The Central Excise (Amendment) Bill, 2025 and the Health Security se National Security Cess Bill, 2025 have raised caution among experts over potential ambiguity in product classification, valuation, and compliance obligations.
Under the bills, higher excise duty will apply on tobacco products, including cigarettes. Separately, the Health Security se National Security Cess is a machine-capacity based levy, currently proposed for pan masala manufacturing and other notified goods. Excise duty is calculated based on product category and valuation, while the cess is levied monthly on machine capacity, irrespective of actual output. Experts say distinguishing these two regimes is essential for companies to avoid misinterpretation of liability.
Classification
Experts caution that the revised excise schedules may create interpretational challenges for tobacco products.
“Classification disputes may arise where manufacturers challenge whether revised categories or sub-categories of tobacco products… have been correctly interpreted by the authorities. Valuation issues are also expected, especially if the new rules alter how the transaction value, retail sale price, or deemed MRP is determined, creating ambiguity in assessing the correct duty liability,” Vipin Upadhyay, Partner, King Stubb & Kasiva, Advocates and Attorneys, told Moneycontrol.
Capacity-linked cess
For pan masala, the capacity-linked Health Security Cess is calculated based on declared machine capacity rather than actual output. Experts warn that this could generate operational challenges, particularly for smaller units or seasonal producers.
“The Health Security se National Security Cess Bill, 2025 is likely to trigger significant litigation because it attempts to shift the tax base from actual production to a capacity-linked levy on machines… These areas collectively make the cess regime a fertile ground for constitutional and administrative disputes,” Abhishek A Rastogi, founder of Rastogi Chambers, told Moneycontrol.

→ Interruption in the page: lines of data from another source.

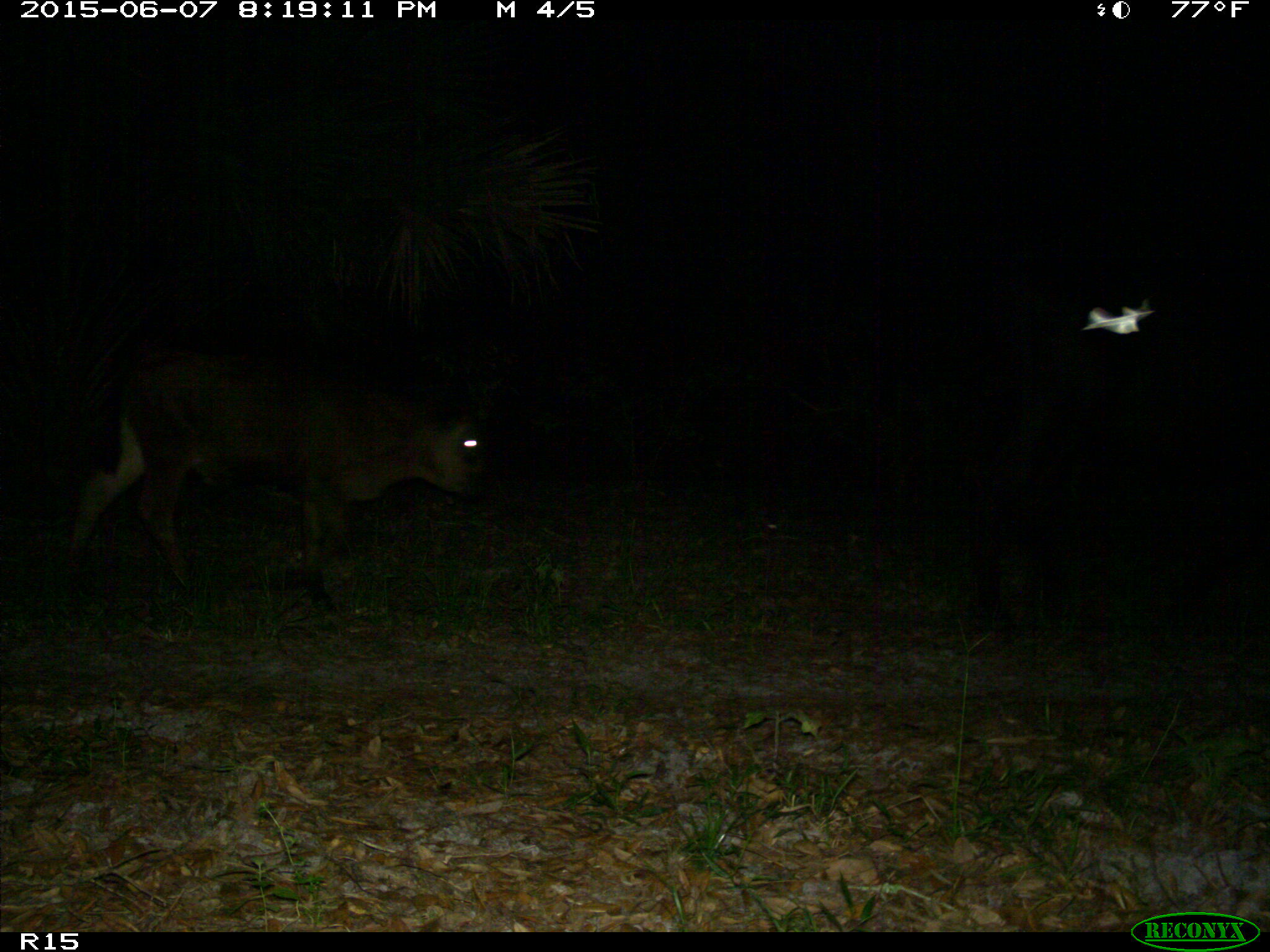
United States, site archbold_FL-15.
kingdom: Animalia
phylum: Chordata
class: Mammalia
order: Artiodactyla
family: Bovidae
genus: Bos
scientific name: Bos taurus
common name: domestic cow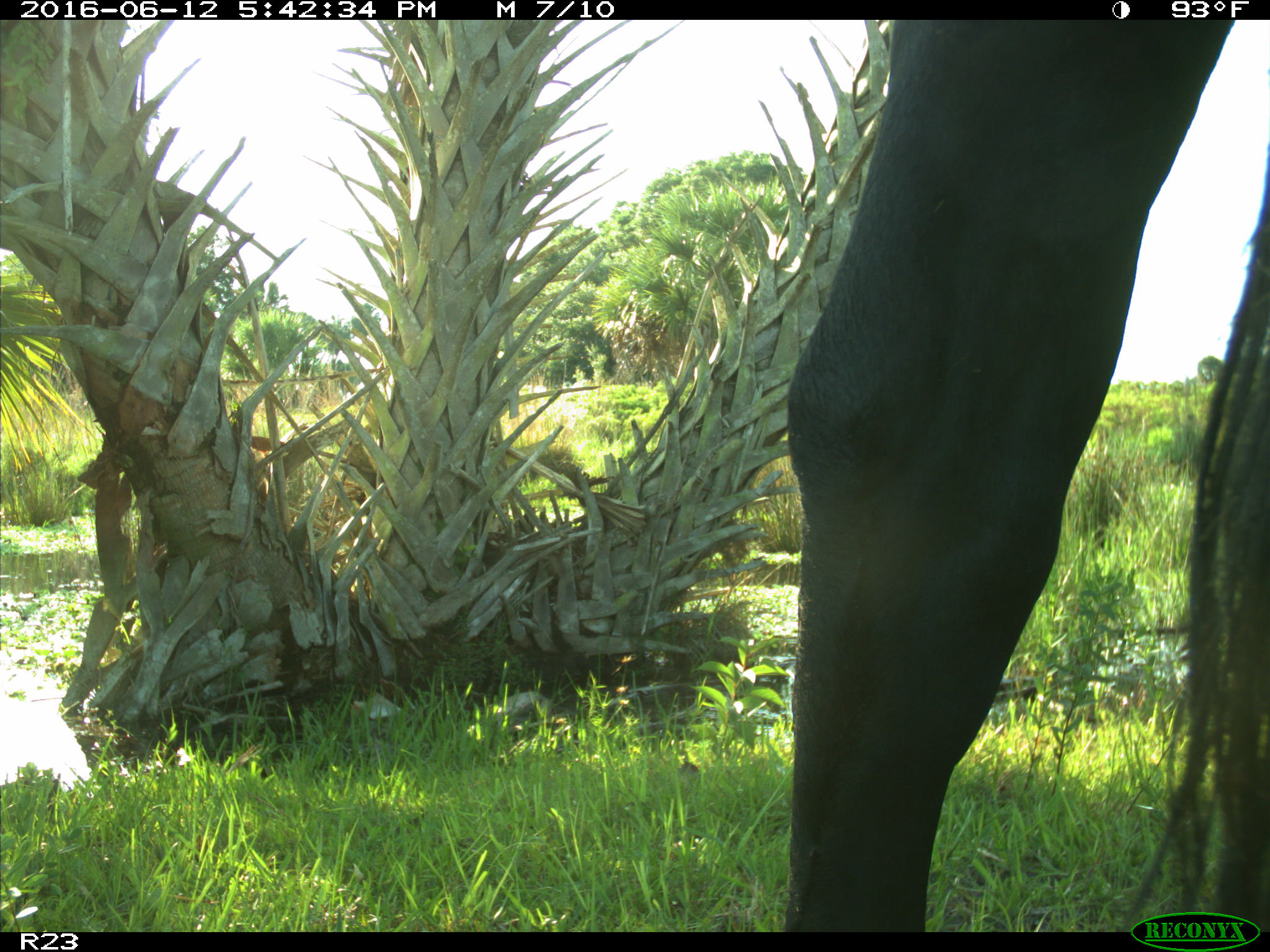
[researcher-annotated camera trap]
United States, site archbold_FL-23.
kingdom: Animalia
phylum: Chordata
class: Mammalia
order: Artiodactyla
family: Bovidae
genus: Bos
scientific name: Bos taurus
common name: domestic cow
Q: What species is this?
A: Bos taurus (domestic cow).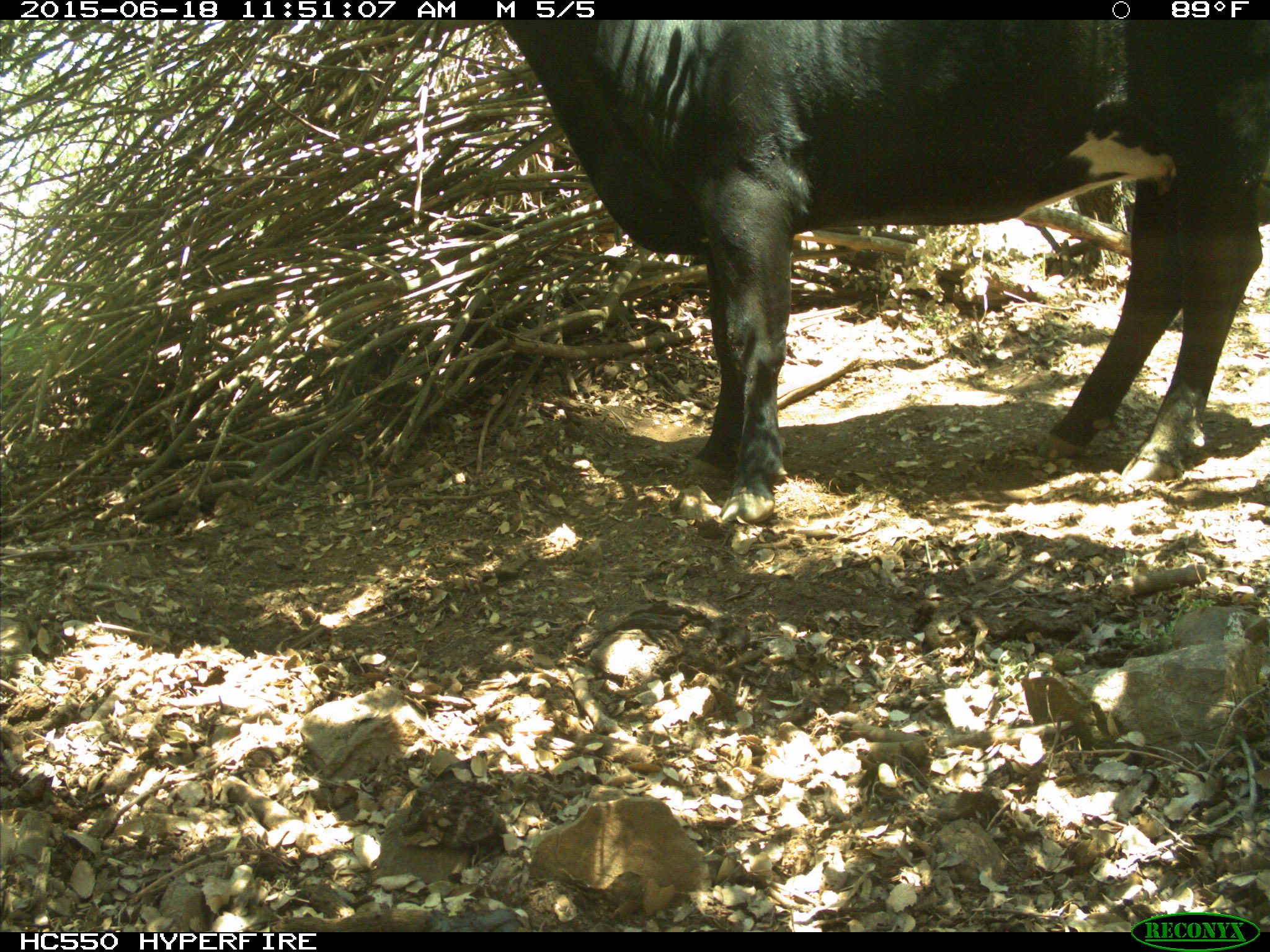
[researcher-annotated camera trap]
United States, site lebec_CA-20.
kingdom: Animalia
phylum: Chordata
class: Mammalia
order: Artiodactyla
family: Bovidae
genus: Bos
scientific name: Bos taurus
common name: domestic cow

“Capacity-based taxation is rigid and does not adjust for seasonal or fluctuating output. Small units, contract manufacturers, and job-workers may face disproportionate burdens, as their liability depends on machine capacity rather than actual production… Over time, this may consolidate the sector and bring a larger share of the market into the tax net,” Rajat Mohan, Partner, AMRG Associates added.
Compliance pressures
Experts also note that the revised excise schedules and new cesses could increase scrutiny by authorities, adding to compliance and operational burdens.

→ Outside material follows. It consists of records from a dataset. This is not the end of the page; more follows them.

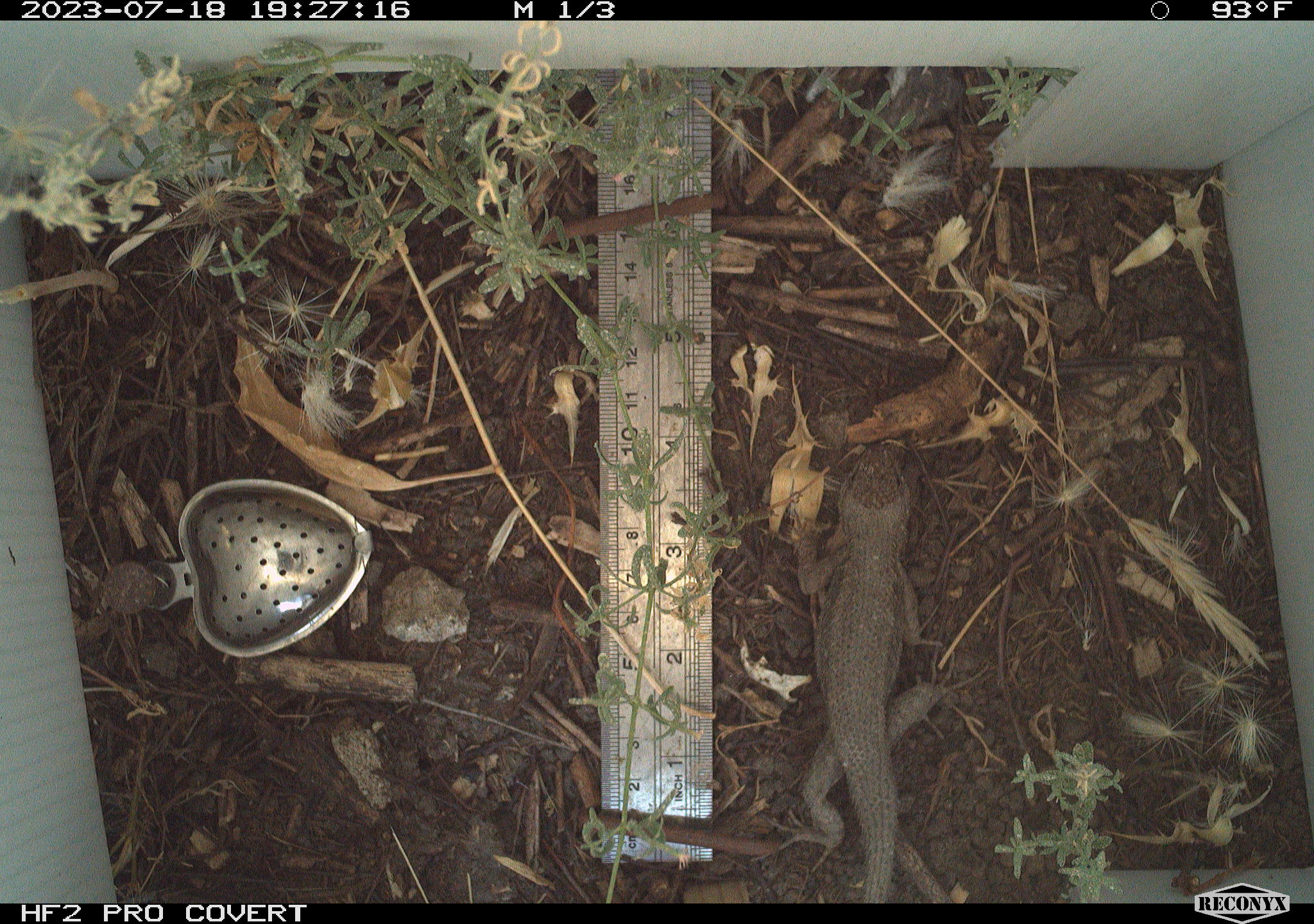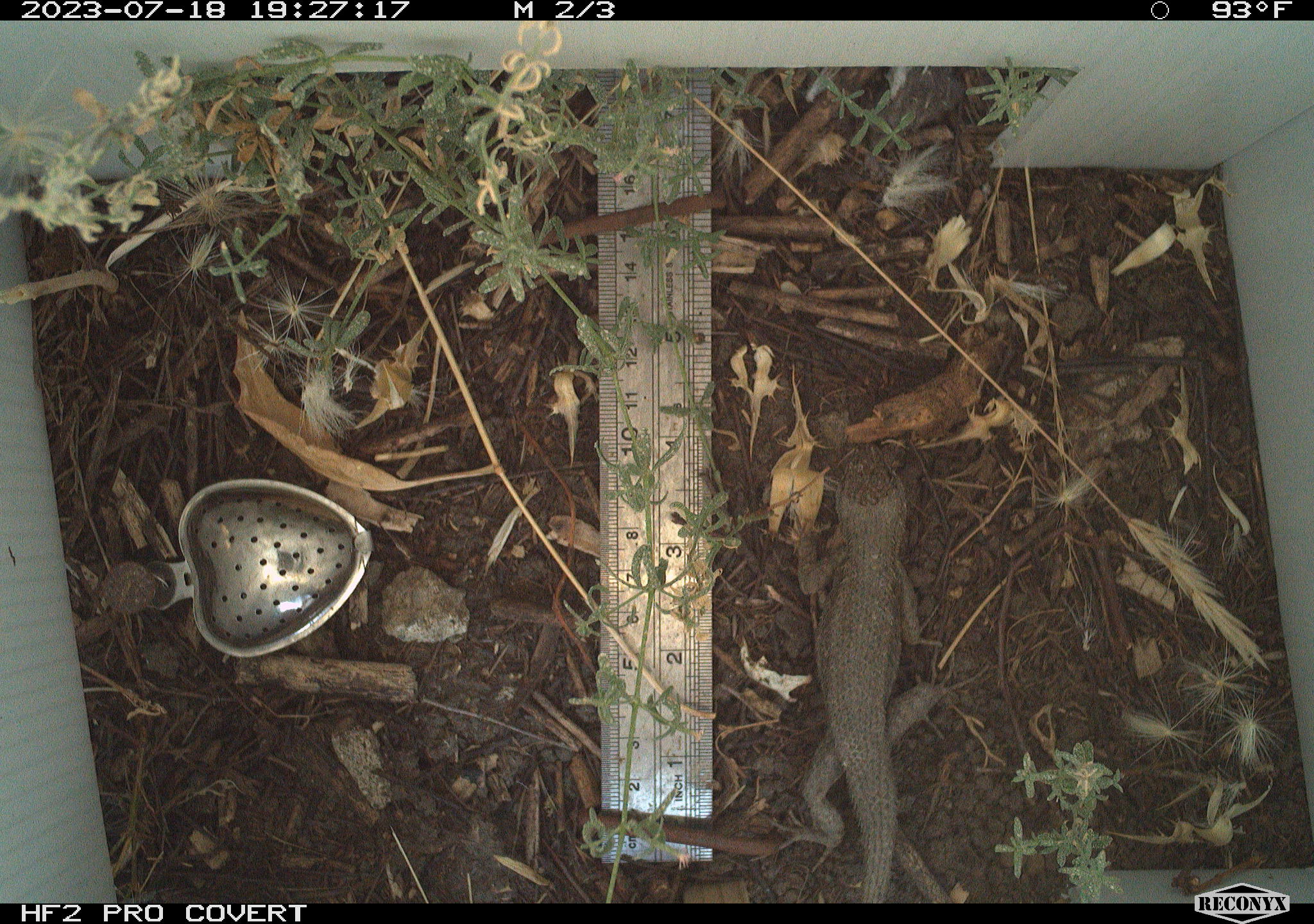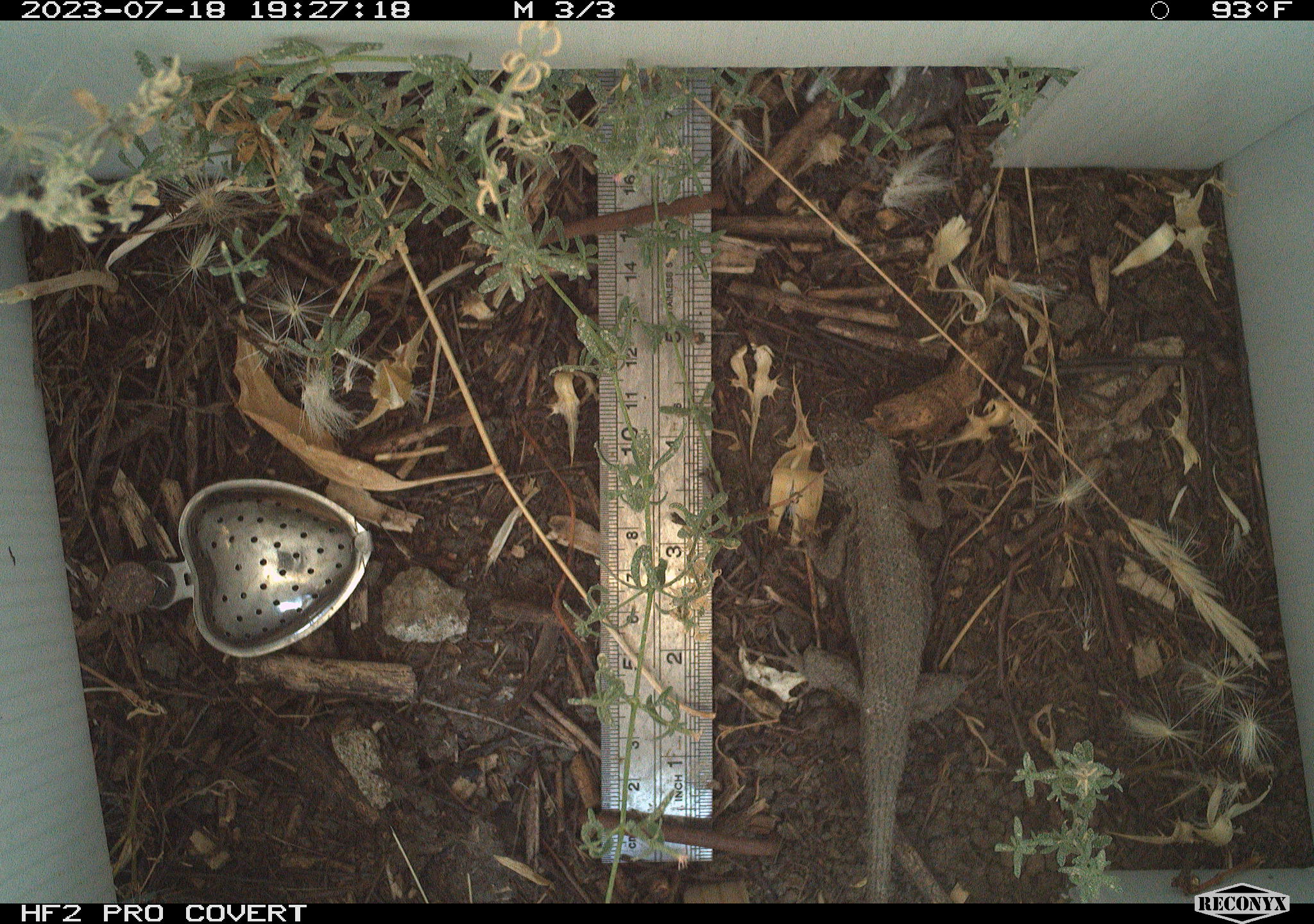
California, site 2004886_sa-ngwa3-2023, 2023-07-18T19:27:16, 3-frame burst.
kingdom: Animalia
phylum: Chordata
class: Reptilia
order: Squamata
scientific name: Squamata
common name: lizards and snakes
Lizards and snakes (Squamata).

“In the revised excise framework… valuation issues may trigger litigation, particularly on whether the ‘duty price’ principle has been correctly applied,” Alay Razvi, Managing Partner, Accord Juris, told Moneycontrol.
“The imposition of a fixed monthly cess tied to declared capacity may create significant operational challenges, particularly for units with seasonal production or fluctuating utilisation rates… Companies may now be subject to stringent departmental verification of declared production capacity,” Ankit Jain, Partner, Ved Jain and Associates added.